--- To do ---
All of the entries below, duplicated exactly, make up the answer.

[Plain-text document sources]
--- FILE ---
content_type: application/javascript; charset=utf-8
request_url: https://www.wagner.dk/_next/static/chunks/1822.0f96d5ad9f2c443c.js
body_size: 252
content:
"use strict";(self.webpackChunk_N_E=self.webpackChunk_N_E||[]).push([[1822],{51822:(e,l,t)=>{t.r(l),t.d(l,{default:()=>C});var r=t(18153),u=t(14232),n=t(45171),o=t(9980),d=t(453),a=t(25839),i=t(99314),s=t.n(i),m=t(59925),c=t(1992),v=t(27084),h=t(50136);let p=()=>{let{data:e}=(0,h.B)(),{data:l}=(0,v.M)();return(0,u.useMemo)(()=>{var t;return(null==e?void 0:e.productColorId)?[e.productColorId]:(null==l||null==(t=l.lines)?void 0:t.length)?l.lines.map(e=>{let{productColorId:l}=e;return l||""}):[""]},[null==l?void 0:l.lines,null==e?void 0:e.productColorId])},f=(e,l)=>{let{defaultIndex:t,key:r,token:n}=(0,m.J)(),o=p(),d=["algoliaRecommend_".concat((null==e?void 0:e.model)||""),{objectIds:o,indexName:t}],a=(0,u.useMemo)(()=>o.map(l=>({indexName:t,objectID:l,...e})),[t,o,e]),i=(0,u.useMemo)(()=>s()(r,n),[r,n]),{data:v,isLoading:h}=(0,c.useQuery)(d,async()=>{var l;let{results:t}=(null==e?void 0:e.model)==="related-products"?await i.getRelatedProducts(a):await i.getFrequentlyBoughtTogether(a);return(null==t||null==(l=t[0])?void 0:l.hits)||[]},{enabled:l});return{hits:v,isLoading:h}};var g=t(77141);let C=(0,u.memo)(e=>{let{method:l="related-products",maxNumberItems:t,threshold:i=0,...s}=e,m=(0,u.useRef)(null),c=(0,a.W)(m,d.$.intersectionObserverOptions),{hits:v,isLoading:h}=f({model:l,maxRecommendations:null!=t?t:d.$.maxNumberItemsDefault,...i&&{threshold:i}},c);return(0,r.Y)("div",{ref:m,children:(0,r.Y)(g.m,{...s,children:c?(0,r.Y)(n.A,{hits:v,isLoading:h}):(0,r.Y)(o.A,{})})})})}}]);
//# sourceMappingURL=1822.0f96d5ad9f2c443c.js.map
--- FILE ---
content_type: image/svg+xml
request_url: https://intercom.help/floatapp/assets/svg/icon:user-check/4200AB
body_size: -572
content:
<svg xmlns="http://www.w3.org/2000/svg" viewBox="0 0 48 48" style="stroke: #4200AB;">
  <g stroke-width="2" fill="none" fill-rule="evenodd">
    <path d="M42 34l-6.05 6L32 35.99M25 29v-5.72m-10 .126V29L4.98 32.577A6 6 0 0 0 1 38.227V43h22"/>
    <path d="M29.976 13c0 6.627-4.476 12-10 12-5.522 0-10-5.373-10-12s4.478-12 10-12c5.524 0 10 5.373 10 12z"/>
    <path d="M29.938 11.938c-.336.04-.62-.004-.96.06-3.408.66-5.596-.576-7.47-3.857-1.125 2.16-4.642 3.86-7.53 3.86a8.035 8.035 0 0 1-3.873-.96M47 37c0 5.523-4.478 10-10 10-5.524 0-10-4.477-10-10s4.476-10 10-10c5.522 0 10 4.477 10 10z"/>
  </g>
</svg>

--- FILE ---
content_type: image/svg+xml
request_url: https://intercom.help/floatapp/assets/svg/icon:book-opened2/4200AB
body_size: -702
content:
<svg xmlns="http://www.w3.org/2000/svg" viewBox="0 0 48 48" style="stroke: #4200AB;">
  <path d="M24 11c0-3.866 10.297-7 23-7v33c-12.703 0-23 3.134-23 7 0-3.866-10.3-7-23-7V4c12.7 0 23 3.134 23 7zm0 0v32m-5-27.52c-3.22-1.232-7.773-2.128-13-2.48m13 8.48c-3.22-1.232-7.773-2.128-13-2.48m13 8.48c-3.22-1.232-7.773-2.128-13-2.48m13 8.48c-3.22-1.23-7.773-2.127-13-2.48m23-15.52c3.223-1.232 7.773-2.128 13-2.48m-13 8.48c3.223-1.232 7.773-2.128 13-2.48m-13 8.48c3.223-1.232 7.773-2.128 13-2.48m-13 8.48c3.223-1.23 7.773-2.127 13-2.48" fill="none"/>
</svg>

--- Exercise output ---
--- FILE ---
content_type: application/javascript; charset=utf-8
request_url: https://www.wagner.dk/_next/static/chunks/1822.0f96d5ad9f2c443c.js
body_size: 252
content:
"use strict";(self.webpackChunk_N_E=self.webpackChunk_N_E||[]).push([[1822],{51822:(e,l,t)=>{t.r(l),t.d(l,{default:()=>C});var r=t(18153),u=t(14232),n=t(45171),o=t(9980),d=t(453),a=t(25839),i=t(99314),s=t.n(i),m=t(59925),c=t(1992),v=t(27084),h=t(50136);let p=()=>{let{data:e}=(0,h.B)(),{data:l}=(0,v.M)();return(0,u.useMemo)(()=>{var t;return(null==e?void 0:e.productColorId)?[e.productColorId]:(null==l||null==(t=l.lines)?void 0:t.length)?l.lines.map(e=>{let{productColorId:l}=e;return l||""}):[""]},[null==l?void 0:l.lines,null==e?void 0:e.productColorId])},f=(e,l)=>{let{defaultIndex:t,key:r,token:n}=(0,m.J)(),o=p(),d=["algoliaRecommend_".concat((null==e?void 0:e.model)||""),{objectIds:o,indexName:t}],a=(0,u.useMemo)(()=>o.map(l=>({indexName:t,objectID:l,...e})),[t,o,e]),i=(0,u.useMemo)(()=>s()(r,n),[r,n]),{data:v,isLoading:h}=(0,c.useQuery)(d,async()=>{var l;let{results:t}=(null==e?void 0:e.model)==="related-products"?await i.getRelatedProducts(a):await i.getFrequentlyBoughtTogether(a);return(null==t||null==(l=t[0])?void 0:l.hits)||[]},{enabled:l});return{hits:v,isLoading:h}};var g=t(77141);let C=(0,u.memo)(e=>{let{method:l="related-products",maxNumberItems:t,threshold:i=0,...s}=e,m=(0,u.useRef)(null),c=(0,a.W)(m,d.$.intersectionObserverOptions),{hits:v,isLoading:h}=f({model:l,maxRecommendations:null!=t?t:d.$.maxNumberItemsDefault,...i&&{threshold:i}},c);return(0,r.Y)("div",{ref:m,children:(0,r.Y)(g.m,{...s,children:c?(0,r.Y)(n.A,{hits:v,isLoading:h}):(0,r.Y)(o.A,{})})})})}}]);
//# sourceMappingURL=1822.0f96d5ad9f2c443c.js.map
--- FILE ---
content_type: image/svg+xml
request_url: https://intercom.help/floatapp/assets/svg/icon:user-check/4200AB
body_size: -572
content:
<svg xmlns="http://www.w3.org/2000/svg" viewBox="0 0 48 48" style="stroke: #4200AB;">
  <g stroke-width="2" fill="none" fill-rule="evenodd">
    <path d="M42 34l-6.05 6L32 35.99M25 29v-5.72m-10 .126V29L4.98 32.577A6 6 0 0 0 1 38.227V43h22"/>
    <path d="M29.976 13c0 6.627-4.476 12-10 12-5.522 0-10-5.373-10-12s4.478-12 10-12c5.524 0 10 5.373 10 12z"/>
    <path d="M29.938 11.938c-.336.04-.62-.004-.96.06-3.408.66-5.596-.576-7.47-3.857-1.125 2.16-4.642 3.86-7.53 3.86a8.035 8.035 0 0 1-3.873-.96M47 37c0 5.523-4.478 10-10 10-5.524 0-10-4.477-10-10s4.476-10 10-10c5.522 0 10 4.477 10 10z"/>
  </g>
</svg>

--- FILE ---
content_type: image/svg+xml
request_url: https://intercom.help/floatapp/assets/svg/icon:book-opened2/4200AB
body_size: -702
content:
<svg xmlns="http://www.w3.org/2000/svg" viewBox="0 0 48 48" style="stroke: #4200AB;">
  <path d="M24 11c0-3.866 10.297-7 23-7v33c-12.703 0-23 3.134-23 7 0-3.866-10.3-7-23-7V4c12.7 0 23 3.134 23 7zm0 0v32m-5-27.52c-3.22-1.232-7.773-2.128-13-2.48m13 8.48c-3.22-1.232-7.773-2.128-13-2.48m13 8.48c-3.22-1.232-7.773-2.128-13-2.48m13 8.48c-3.22-1.23-7.773-2.127-13-2.48m23-15.52c3.223-1.232 7.773-2.128 13-2.48m-13 8.48c3.223-1.232 7.773-2.128 13-2.48m-13 8.48c3.223-1.232 7.773-2.128 13-2.48m-13 8.48c3.223-1.23 7.773-2.127 13-2.48" fill="none"/>
</svg>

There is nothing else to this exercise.